Here’s the last three paragraphs of McCarraher’s review:
Hidden inside the inflated prose of Hitchens’s PR flackery is a conceit common among the educated classes: namely, that the demise of religion would usher in a new age of fearless, democratic cerebration in which each of us would “think on one’s own.” Hitchens’s paean celebrates a secular moral imagination sketched in terms of professional and managerial expertise. Defining the good life for us all in word and image, the business and technical intelligentsia comprise a cultural elite, a rival clerisy whose rhetoric of Science, Progress, and Enlightenment can mystify as effectively as did the bell, book, and candle of the priesthood. In particular, our modern notion of “Progress” has the most beguiling account of an eschatology that never ends.

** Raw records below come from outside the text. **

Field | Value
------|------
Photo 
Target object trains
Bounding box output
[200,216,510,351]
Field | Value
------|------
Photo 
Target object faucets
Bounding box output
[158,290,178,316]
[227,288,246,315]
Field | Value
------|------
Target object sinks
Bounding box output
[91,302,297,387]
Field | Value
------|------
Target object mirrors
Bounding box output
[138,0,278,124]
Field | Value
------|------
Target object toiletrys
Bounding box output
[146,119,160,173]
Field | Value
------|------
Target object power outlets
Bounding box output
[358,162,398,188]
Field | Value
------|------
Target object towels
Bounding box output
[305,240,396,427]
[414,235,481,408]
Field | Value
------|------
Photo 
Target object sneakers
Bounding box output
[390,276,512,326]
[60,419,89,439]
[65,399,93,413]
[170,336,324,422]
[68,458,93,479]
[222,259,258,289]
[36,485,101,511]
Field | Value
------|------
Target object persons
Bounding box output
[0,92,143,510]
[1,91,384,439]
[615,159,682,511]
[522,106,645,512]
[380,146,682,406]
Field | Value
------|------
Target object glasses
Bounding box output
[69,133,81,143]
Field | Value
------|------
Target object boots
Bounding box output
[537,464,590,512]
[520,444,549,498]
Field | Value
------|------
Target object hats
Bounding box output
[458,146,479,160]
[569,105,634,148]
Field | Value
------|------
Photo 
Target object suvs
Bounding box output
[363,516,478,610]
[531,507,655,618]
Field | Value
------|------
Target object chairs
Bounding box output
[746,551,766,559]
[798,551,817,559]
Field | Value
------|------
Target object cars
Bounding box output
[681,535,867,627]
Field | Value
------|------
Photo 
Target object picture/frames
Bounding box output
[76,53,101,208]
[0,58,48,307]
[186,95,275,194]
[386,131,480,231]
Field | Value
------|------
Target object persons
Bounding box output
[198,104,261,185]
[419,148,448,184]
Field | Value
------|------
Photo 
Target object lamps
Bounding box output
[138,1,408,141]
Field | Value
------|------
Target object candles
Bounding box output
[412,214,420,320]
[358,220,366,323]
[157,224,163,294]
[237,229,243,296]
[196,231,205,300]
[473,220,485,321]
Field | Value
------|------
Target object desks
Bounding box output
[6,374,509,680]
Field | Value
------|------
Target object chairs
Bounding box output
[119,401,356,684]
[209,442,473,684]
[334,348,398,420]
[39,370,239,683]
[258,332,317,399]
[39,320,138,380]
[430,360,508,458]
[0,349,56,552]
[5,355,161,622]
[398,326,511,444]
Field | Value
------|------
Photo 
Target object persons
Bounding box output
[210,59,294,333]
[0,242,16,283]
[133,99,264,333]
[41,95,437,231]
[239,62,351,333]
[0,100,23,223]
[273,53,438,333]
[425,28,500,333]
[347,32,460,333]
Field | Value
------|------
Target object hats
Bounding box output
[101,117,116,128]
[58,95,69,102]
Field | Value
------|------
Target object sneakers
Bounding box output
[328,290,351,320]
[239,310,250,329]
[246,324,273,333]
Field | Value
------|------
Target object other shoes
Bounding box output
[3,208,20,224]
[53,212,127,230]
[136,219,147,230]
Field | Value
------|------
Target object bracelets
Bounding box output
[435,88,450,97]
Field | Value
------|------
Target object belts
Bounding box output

Hitchens insists that he and his secular allies “do not require any priests, or hierarchy above them,” that they “need no machinery of reinforcement,” and that “sacrifices and ceremonies are abhorrent to us.” In case he hasn’t noticed, the corporate elite has constructed the hierarchy, along with a machinery of reinforcement it shares with the nation-state. And Hitchens’s uplifting predictions about the God-less future are most savagely belied by the catastrophe in Iraq, where the bogus distinction between religious and secular violence can be seen in all its ideological duplicity. While pointing to the sanguinary unreason of “fundamentalists,” the war’s advocates have offered up the lives of thousands in sacrifice to a future of Market and Democracy. An Iraqi killed by a U.S. Marine is just as dead as if she were dispatched by a jihadist. Both Hitchens and the jihadist would contend that her death is part of a larger struggle between the forces of light and darkness. To a Christian, she’s a victim of libido dominandi, whatever the discursive camouflage; to Hitchens, she’s the collateral damage of enlightenment.
So enough about the sweetness and light that await us when the gods are finally dead. The war in Iraq, like the history of the twentieth century, demonstrates that secular values provide no inoculation against credulity, madness, and butchery. Conferring a sacral aura on the market and the nation-state, secularism is a parody of religion, and its acolytes can no longer lay claim to the patent on reason and enlightenment. Blinded by the radiance of imperial righteousness, and willing to bless carnage in the most dubious of crusades, Hitchens no longer merits our attention or respect, especially on matters regarding the good life and the just city. If you doubt me, read this book.